The data>

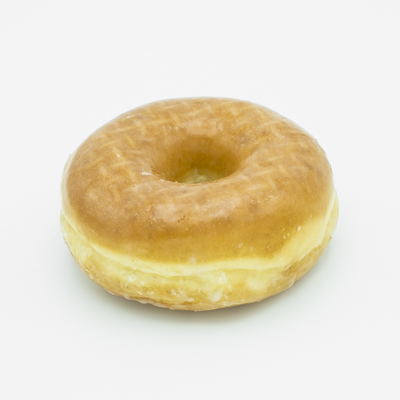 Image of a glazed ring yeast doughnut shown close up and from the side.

...

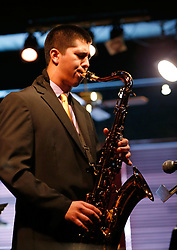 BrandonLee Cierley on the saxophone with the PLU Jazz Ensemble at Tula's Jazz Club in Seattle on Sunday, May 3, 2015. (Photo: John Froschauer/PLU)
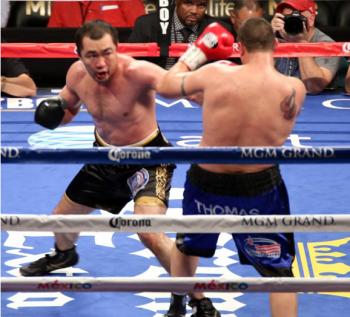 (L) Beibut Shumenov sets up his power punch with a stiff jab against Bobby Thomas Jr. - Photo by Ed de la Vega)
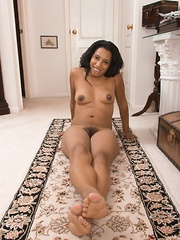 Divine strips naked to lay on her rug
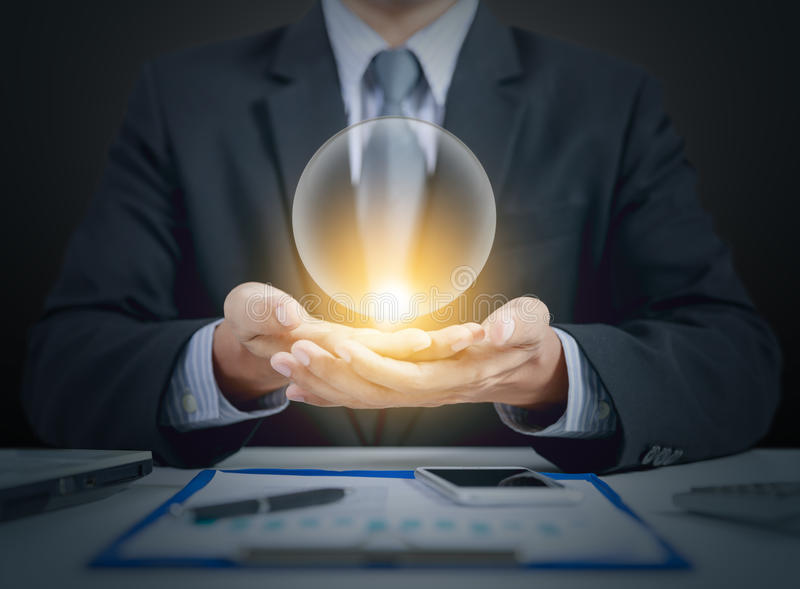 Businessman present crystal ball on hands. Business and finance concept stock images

Exercise prompt> Word for word, retype the lines in the entries above that run from the one with "(L) Beibut Shumenov" through the one with "Businessman present crystal". Both ends count; pictures do not.

Your solution>
 (L) Beibut Shumenov sets up his power punch with a stiff jab against Bobby Thomas Jr. - Photo by Ed de la Vega)
 Divine strips naked to lay on her rug
 Businessman present crystal ball on hands. Business and finance concept stock images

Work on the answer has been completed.